Institute of Sociology
of the Federal Center of Theoretical and Applied Sociology
of the Russian Academy of Sciences

Wiener B.E. Do nations exist? An alternative look at an old problem. Nauchnyi rezul’tat. Sotsial’nye i gumanitarnye issledovaniya. 2023. Vol. 9. No. 1. Pp. 50-62. DOI 10.18413 ...



Wiener B.E. Do nations exist? An alternative look at an old problem. Nauchnyi rezul’tat. Sotsial’nye i gumanitarnye issledovaniya. 2023. Vol. 9. No. 1. Pp. 50-62. DOI 10.18413/2408-932X-2023-9-1-0-4. EDN PFGBAB.
ISSN 2408-9338
DOI 10.18413/2408-932X-2023-9-1-0-4
РИНЦ: https://elibrary.ru/contents.asp?id=50483367

Posted on site: 26.04.23

Текст статьи на сайте журнала URL: http://rrhumanities.ru/journal/annotation/3014/ (дата обращения 26.04.2023)


Abstract

Modern social sciences rarely question the appropriateness of using the concept of a nation. However, the existence of nations, especially in the ethnic sphere, is not at all as obvious as it seems to researchers. The purpose of this article is to present arguments in favor of a critical revision of the need to use this concept in socio-scientific discourse. Russian and Western science still binds the nation to the era of capitalism. Unsuccessful attempts to define the concept of the nation have been going on since at least the 1880s. The article shows that at present the concept of a nation is useless for explaining the differences between ethnic communities under capitalism and those in previous eras. In turn, the concept of a political nation is nothing more than a synonym for denoting the totality of citizens of a particular state. The approach to the concept from the standpoint of critical realism demonstrates the preference for reasoning about groups considered as ethnonations, as about ethnies. This concept has the advantage that it can be operationalized, and also describe the mechanism that leads to the possibility of the long-term existence of ethnies. Such a mechanism is the intergenerational transmission of ethnic identity, the core of which is ethnic self-identification.

Required action A:
In the article abstract, how long have unsuccessful attempts to define the concept of the nation been going on?
Required action B:
Decide whether each statement agrees with the article abstract: (i) the concept of a political nation is described as only a synonym for the totality of a state's citizens; (ii) Russian and Western science bind the nation to the era of feudalism; (iii) the core of intergenerational transmission of ethnic identity is ethnic self-identification.
The lines have no connection to the article abstract above.

Records in a dataset:

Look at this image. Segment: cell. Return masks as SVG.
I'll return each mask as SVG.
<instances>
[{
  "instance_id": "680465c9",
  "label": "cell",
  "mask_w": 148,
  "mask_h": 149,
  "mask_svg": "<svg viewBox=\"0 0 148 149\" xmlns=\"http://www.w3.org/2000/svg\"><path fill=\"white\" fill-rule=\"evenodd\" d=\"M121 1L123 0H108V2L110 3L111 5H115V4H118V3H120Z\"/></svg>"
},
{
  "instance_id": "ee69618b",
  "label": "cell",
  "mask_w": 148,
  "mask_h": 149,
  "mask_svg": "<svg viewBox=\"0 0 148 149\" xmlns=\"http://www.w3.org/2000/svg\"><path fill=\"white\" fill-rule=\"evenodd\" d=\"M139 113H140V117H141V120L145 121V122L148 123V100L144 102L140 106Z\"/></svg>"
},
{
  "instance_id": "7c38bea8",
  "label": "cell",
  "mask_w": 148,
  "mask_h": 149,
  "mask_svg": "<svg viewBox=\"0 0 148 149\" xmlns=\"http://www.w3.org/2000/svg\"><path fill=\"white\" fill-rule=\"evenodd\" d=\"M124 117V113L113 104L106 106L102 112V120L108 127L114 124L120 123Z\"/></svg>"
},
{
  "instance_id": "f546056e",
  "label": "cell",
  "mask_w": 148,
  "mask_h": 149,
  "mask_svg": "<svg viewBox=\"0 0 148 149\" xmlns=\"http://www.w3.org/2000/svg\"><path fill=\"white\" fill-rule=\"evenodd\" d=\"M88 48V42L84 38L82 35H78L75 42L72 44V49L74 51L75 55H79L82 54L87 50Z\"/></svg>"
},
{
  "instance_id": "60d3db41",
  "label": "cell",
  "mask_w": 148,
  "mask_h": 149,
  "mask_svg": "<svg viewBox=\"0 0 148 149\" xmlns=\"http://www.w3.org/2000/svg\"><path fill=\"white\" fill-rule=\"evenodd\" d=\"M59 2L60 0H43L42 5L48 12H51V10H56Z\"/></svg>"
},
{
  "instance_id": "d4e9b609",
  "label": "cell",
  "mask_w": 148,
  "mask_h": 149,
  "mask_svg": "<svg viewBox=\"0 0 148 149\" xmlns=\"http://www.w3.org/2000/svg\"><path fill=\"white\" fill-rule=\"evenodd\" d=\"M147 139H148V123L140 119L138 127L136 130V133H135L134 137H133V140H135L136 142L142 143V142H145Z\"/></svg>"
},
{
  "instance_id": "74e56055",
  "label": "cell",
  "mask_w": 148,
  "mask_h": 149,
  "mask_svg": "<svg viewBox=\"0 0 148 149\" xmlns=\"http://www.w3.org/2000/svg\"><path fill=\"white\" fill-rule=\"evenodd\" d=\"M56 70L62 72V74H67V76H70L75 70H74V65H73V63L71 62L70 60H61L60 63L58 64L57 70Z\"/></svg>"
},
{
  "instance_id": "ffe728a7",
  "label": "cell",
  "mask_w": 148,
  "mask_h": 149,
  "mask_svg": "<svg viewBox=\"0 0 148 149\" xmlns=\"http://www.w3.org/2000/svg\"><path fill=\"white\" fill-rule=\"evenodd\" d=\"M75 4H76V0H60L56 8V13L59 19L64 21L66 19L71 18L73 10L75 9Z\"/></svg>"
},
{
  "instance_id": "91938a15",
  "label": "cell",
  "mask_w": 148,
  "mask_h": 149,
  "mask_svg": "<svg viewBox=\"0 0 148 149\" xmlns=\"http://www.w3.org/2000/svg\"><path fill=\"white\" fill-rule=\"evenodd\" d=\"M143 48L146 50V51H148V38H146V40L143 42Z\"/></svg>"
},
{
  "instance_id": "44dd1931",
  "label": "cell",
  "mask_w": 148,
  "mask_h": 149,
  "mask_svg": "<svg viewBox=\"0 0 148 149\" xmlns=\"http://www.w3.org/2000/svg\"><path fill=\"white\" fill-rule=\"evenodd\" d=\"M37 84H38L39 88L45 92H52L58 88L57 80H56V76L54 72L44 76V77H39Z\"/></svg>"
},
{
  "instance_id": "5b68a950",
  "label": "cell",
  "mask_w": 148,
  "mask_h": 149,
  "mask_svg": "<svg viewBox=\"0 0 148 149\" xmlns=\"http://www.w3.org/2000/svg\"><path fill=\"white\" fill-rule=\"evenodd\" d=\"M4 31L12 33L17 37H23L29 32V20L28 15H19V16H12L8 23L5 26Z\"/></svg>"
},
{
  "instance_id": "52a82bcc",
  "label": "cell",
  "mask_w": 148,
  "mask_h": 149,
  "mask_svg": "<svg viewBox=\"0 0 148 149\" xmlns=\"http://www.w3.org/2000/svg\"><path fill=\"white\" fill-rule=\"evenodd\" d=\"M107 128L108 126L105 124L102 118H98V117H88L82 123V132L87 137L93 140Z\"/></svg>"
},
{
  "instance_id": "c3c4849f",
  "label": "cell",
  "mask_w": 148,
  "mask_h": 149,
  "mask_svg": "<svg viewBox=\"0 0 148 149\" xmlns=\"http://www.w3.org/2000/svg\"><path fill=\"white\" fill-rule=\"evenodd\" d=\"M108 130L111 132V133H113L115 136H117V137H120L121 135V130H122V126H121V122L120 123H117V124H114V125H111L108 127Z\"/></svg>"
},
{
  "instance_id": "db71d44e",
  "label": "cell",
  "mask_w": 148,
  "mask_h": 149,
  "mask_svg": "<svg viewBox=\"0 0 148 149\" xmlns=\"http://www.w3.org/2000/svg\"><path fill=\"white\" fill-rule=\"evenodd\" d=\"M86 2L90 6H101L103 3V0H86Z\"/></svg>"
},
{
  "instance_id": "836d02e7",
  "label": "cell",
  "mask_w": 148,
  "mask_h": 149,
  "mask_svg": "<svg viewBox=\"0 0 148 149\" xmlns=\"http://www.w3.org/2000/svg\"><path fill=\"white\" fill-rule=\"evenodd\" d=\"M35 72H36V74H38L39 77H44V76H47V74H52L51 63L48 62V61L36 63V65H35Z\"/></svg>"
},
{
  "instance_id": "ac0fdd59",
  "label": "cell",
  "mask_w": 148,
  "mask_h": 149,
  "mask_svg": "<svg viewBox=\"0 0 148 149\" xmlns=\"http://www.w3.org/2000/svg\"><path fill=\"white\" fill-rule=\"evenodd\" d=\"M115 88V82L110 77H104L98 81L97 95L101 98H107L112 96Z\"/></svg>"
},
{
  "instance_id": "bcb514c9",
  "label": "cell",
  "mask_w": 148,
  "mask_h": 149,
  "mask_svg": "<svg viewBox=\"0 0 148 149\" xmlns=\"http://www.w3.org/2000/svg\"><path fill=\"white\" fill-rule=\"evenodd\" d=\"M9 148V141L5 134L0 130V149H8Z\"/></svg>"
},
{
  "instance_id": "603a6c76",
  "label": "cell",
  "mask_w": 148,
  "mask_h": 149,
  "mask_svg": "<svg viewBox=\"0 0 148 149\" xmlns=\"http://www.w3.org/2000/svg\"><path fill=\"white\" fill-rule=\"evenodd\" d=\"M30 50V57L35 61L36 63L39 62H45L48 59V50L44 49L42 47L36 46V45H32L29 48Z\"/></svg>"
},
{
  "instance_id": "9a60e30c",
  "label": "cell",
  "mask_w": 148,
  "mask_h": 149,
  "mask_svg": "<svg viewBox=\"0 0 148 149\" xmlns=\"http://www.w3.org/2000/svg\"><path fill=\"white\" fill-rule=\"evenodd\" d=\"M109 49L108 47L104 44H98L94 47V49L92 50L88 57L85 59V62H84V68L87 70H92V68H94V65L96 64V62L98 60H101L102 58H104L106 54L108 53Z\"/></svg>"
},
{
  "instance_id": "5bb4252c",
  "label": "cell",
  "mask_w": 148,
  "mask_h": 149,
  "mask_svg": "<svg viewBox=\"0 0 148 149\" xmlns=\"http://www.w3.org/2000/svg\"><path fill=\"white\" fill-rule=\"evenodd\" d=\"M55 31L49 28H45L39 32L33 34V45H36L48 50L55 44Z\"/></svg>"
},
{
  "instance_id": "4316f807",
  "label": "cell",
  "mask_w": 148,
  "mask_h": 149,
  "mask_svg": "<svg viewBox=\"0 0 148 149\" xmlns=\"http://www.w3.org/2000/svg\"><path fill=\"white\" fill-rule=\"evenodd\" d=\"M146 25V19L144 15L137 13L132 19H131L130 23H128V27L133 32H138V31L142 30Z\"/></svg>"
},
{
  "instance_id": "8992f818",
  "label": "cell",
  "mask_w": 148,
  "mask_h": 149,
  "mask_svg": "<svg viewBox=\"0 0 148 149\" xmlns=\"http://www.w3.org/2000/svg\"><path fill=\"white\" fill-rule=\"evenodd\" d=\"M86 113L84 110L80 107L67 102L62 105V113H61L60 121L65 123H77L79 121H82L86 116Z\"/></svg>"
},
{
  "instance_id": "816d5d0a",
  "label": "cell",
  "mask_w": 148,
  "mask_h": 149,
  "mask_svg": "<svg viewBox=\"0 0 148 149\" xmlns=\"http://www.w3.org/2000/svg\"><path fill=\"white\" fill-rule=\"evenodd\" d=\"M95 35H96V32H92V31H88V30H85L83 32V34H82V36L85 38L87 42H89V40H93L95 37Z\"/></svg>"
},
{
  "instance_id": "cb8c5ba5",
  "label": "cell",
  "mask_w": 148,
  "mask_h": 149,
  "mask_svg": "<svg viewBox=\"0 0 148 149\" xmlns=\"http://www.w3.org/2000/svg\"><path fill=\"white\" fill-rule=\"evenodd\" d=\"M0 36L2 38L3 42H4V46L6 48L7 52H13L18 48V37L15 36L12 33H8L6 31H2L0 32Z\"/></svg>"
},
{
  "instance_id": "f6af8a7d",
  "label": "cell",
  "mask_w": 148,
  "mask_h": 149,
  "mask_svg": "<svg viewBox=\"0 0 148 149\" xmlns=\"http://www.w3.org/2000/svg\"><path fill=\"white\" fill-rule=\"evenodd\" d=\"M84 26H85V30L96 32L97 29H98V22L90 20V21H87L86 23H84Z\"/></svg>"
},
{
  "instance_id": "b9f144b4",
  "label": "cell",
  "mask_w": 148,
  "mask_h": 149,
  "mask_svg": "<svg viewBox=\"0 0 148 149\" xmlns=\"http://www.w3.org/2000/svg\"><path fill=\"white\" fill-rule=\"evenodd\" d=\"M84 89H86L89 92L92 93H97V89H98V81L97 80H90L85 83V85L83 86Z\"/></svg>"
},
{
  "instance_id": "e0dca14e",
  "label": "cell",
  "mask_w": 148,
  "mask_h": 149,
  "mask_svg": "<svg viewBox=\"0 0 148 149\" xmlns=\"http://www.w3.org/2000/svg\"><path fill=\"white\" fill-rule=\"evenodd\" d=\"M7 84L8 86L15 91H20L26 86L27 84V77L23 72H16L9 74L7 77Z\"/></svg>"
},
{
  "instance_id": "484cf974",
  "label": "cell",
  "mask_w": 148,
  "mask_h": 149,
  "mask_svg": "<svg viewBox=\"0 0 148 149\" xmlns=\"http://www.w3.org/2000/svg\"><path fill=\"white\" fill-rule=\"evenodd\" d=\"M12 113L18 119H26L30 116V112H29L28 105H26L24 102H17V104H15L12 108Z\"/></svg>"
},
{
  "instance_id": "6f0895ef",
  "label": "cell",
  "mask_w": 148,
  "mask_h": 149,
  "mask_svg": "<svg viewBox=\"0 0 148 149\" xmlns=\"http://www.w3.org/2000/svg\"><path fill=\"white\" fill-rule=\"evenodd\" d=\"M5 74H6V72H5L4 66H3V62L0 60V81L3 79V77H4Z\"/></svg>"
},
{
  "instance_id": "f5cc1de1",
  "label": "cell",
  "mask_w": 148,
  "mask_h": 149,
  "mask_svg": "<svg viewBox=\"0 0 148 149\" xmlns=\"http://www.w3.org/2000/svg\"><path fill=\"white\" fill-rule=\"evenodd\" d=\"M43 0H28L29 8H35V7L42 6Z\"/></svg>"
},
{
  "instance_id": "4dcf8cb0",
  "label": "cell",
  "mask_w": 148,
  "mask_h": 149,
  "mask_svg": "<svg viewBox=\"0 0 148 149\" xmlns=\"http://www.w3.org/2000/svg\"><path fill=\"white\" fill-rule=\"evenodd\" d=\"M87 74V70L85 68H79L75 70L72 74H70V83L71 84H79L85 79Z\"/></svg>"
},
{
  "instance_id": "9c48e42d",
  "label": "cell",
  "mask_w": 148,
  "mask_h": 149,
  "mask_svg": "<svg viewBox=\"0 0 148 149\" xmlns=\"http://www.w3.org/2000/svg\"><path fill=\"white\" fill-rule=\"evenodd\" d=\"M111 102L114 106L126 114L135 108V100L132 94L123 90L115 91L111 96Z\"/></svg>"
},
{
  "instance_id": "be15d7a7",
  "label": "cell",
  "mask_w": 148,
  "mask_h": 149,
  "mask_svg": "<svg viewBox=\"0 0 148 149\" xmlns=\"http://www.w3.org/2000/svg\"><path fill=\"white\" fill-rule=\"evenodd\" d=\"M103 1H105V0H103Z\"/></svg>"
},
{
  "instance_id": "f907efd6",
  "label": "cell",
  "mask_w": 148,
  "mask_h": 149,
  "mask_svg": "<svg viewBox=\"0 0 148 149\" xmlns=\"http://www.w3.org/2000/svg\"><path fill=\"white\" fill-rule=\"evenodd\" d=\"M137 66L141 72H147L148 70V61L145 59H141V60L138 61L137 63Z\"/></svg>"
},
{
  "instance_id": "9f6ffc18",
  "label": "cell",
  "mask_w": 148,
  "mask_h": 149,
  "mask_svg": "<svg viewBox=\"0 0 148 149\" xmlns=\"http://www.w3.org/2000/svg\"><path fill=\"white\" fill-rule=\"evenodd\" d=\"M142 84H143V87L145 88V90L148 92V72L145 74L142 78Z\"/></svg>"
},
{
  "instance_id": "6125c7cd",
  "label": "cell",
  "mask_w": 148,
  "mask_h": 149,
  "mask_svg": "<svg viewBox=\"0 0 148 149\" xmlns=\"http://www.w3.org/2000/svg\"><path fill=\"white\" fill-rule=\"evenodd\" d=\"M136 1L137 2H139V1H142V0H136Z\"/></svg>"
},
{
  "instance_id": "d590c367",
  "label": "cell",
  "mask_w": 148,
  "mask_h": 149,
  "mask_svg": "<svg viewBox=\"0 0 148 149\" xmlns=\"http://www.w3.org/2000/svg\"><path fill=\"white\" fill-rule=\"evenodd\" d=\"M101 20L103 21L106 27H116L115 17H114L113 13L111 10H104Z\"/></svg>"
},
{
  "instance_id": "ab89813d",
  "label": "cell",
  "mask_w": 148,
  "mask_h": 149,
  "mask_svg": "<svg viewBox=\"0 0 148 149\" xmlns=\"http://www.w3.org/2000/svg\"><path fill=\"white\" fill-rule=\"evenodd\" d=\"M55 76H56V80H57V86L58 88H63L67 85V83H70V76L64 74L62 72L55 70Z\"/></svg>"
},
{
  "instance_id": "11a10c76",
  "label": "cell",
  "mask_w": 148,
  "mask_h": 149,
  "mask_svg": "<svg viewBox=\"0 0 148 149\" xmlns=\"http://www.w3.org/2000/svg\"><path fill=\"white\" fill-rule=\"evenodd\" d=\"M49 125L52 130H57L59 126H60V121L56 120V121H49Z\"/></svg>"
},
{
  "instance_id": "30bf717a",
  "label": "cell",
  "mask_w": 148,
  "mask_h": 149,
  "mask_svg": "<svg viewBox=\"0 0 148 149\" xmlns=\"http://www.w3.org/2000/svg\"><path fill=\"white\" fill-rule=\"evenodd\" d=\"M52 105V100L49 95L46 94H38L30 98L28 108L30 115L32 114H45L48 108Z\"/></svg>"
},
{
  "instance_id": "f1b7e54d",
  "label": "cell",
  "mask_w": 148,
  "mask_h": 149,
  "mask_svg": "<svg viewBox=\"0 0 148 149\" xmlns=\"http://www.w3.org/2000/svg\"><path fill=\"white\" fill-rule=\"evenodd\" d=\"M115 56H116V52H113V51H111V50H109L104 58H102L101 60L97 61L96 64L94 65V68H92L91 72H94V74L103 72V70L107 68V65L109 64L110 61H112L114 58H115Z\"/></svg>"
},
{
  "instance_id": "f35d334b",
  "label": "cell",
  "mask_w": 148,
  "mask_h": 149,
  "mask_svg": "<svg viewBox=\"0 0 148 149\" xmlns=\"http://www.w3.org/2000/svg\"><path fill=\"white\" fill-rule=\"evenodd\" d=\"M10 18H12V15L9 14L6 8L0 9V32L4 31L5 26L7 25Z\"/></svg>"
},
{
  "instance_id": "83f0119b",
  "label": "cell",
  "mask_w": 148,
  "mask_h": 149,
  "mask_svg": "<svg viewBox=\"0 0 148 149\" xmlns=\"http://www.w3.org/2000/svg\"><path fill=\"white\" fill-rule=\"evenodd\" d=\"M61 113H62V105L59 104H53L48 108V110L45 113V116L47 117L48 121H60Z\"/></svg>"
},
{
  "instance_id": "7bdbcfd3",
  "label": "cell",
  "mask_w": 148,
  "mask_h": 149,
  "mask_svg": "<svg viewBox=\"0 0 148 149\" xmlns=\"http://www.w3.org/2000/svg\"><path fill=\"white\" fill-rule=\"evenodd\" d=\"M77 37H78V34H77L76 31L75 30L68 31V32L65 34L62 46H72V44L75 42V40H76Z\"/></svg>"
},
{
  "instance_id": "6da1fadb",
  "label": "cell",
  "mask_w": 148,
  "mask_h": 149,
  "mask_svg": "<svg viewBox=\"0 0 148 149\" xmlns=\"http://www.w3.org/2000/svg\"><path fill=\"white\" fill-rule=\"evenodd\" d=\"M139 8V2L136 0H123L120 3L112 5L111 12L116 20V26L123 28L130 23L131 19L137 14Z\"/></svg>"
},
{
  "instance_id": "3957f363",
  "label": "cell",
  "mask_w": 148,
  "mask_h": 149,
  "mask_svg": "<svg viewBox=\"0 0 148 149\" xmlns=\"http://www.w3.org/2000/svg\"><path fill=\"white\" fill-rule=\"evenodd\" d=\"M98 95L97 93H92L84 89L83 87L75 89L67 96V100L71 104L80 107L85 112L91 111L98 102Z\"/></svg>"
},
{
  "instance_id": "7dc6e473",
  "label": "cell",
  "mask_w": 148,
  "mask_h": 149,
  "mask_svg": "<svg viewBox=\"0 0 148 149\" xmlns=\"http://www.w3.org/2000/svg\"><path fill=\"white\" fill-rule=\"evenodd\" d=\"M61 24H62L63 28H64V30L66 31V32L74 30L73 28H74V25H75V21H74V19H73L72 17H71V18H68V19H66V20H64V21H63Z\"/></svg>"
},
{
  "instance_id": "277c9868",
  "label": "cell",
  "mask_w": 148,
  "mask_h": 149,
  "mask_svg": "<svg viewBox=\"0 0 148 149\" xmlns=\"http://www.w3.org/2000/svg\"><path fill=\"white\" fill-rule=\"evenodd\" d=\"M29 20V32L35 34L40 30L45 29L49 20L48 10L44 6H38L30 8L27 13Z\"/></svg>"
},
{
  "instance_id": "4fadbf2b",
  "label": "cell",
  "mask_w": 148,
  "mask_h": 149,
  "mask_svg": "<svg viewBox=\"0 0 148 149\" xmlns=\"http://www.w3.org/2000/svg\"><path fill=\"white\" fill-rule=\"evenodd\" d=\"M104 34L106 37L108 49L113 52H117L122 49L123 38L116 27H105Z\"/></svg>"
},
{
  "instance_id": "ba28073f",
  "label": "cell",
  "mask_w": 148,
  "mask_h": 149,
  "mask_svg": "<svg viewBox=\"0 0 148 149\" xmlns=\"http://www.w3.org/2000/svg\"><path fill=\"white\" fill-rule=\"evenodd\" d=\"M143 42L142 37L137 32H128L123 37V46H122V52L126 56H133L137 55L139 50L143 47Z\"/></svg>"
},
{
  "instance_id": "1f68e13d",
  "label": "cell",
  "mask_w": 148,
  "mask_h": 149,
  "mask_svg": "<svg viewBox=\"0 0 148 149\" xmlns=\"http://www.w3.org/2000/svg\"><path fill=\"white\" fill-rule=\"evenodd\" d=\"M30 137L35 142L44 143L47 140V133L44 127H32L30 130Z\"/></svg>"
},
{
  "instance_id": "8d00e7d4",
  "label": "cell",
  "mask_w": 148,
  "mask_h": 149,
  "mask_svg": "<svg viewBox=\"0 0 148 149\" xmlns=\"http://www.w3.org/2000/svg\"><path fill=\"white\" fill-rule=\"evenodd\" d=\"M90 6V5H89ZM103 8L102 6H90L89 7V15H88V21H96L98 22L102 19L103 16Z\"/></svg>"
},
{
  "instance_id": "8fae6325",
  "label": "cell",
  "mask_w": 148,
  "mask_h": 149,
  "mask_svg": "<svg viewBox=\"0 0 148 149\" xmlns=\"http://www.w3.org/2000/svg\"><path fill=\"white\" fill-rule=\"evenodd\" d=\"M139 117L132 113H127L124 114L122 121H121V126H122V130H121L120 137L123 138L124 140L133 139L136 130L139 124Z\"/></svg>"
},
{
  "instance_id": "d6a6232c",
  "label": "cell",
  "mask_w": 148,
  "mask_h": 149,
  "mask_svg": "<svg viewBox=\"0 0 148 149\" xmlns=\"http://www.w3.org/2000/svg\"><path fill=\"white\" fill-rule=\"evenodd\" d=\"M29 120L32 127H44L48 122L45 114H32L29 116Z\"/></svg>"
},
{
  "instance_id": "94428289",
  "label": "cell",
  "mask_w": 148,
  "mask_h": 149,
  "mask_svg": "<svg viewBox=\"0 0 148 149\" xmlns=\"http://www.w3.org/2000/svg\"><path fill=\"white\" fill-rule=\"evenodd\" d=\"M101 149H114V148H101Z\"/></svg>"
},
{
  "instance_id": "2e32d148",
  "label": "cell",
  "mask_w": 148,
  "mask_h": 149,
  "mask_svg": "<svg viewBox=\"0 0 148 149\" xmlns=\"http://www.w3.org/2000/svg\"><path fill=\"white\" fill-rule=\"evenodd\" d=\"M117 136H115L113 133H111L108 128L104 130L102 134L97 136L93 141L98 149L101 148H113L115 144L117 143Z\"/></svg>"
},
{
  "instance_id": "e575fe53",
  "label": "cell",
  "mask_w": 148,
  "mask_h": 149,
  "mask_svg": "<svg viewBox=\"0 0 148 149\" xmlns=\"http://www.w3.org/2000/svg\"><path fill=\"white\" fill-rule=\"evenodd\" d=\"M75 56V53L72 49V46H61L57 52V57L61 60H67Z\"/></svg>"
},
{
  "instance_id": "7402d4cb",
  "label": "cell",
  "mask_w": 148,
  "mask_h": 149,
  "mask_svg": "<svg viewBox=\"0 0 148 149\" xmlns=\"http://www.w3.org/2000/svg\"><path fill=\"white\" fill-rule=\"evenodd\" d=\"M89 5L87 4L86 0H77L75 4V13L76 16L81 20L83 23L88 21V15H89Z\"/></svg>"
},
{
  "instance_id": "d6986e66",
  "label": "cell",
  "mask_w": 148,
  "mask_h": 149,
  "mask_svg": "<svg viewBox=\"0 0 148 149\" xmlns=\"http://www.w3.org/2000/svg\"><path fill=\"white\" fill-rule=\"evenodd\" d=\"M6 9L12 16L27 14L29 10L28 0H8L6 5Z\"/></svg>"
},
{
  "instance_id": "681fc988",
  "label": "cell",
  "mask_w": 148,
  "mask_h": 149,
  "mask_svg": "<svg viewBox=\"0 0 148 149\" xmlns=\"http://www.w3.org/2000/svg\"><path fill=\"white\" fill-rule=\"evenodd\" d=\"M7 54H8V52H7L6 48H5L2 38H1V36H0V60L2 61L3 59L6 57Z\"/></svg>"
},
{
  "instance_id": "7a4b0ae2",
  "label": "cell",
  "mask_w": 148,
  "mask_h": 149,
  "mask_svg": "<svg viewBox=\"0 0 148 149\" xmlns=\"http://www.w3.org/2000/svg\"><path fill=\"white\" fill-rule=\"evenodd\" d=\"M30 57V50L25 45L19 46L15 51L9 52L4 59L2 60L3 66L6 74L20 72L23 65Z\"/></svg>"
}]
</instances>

Your response A:
Since at least the 1880s.

Your response B:
(i) Yes: "the concept of a political nation is nothing more than a synonym for denoting the totality of citizens of a particular state"
(ii) No: "Russian and Western science still binds the nation to the era of capitalism"
(iii) Yes: "the intergenerational transmission of ethnic identity, the core of which is ethnic self-identification"